Background Hypoxia in the tumor microenvironment (TME) plays a pivotal role in the progression and prognosis of colorectal cancer (CRC). However, effective methods for assessing TME hypoxia remain lacking. This study aims to develop a novel hypoxia-related prognostic score (HPS) based on hypoxia-associated genes to improve CRC prognostication and inform treatment strategies. Methods Transcriptomic data from CRC patients were analyzed using Lasso regression to identify hypoxia-associated genes with the strongest prognostic significance. The identified genes were validated in vitro by assessing their expression under normoxic and hypoxic conditions in normal intestinal epithelial cells and CRC tumor cell lines. Functional relevance was explored through differential gene expression analysis, Gene Ontology (GO) and Kyoto Encyclopedia of Genes and Genomes (KEGG) enrichment analyses, and protein-protein interaction (PPI) network construction. The association of HPS with extracellular matrix (ECM) composition, immune cell infiltration, and immune suppression was also investigated. Results Seven hypoxia-associated signature genes were identified, each demonstrating a strong correlation with CRC prognosis. The hypoxia-related prognostic score (HPS), derived from these genes, was significantly linked to changes in the TME. Specifically, HPS values were associated with alterations in ECM composition and distinct immune cell infiltration patterns.
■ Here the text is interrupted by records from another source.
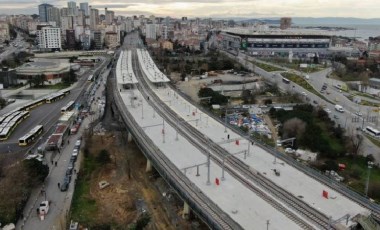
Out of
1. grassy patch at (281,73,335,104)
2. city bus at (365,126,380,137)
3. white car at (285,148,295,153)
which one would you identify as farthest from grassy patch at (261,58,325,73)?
white car at (285,148,295,153)

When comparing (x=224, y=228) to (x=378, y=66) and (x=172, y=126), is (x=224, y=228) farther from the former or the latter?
(x=378, y=66)

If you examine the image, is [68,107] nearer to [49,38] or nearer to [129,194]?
[129,194]

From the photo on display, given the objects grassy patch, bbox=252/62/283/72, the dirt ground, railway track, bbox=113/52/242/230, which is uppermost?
railway track, bbox=113/52/242/230

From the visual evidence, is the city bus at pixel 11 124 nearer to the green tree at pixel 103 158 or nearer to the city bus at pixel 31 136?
the city bus at pixel 31 136

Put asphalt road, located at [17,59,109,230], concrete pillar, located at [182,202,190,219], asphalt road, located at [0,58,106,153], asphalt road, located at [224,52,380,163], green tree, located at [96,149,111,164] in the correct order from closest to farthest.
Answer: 1. asphalt road, located at [17,59,109,230]
2. concrete pillar, located at [182,202,190,219]
3. green tree, located at [96,149,111,164]
4. asphalt road, located at [0,58,106,153]
5. asphalt road, located at [224,52,380,163]

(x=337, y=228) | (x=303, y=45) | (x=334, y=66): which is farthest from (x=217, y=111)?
(x=303, y=45)

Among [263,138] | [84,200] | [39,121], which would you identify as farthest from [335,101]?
[84,200]

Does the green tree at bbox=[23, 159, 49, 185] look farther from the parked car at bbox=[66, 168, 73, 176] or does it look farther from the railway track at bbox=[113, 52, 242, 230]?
the railway track at bbox=[113, 52, 242, 230]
Higher HPS values corresponded to increased infiltration of immune-suppressive cells and reduced presence of anti-tumor immune cells. This imbalance promoted an immune-suppressive TME, facilitating tumor progression and immune evasion. Conclusions The hypoxia-related prognostic score (HPS) captures the regulatory influence of TME hypoxia on immune responses, offering valuable insights into its role in tumor progression. HPS holds promise as a prognostic tool and a guide for developing personalized treatment strategies in CRC.